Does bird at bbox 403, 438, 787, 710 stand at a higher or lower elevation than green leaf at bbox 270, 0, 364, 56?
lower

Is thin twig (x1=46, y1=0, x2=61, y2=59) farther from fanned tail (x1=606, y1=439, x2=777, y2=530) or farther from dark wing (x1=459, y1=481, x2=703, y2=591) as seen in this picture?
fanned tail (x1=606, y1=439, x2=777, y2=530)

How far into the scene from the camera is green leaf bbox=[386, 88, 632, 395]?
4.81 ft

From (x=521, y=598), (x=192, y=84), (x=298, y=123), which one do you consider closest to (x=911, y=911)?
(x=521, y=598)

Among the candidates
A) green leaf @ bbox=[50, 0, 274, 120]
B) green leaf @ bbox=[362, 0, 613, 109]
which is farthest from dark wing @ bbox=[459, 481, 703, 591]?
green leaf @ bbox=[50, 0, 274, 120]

=======

◆ EXERCISE DETAILS ◆
Copy the data word for word, starting at the line that contains "How far into" and ending at the final line of the data.

◆ RESULT FOR THIS TASK ◆
How far into the scene from the camera is green leaf bbox=[386, 88, 632, 395]?
4.81 ft

From (x=521, y=598), (x=192, y=84), (x=298, y=123), which one do you consider closest to (x=911, y=911)?
(x=521, y=598)

Among the candidates
A) green leaf @ bbox=[50, 0, 274, 120]
B) green leaf @ bbox=[362, 0, 613, 109]
which is farthest from dark wing @ bbox=[459, 481, 703, 591]?
green leaf @ bbox=[50, 0, 274, 120]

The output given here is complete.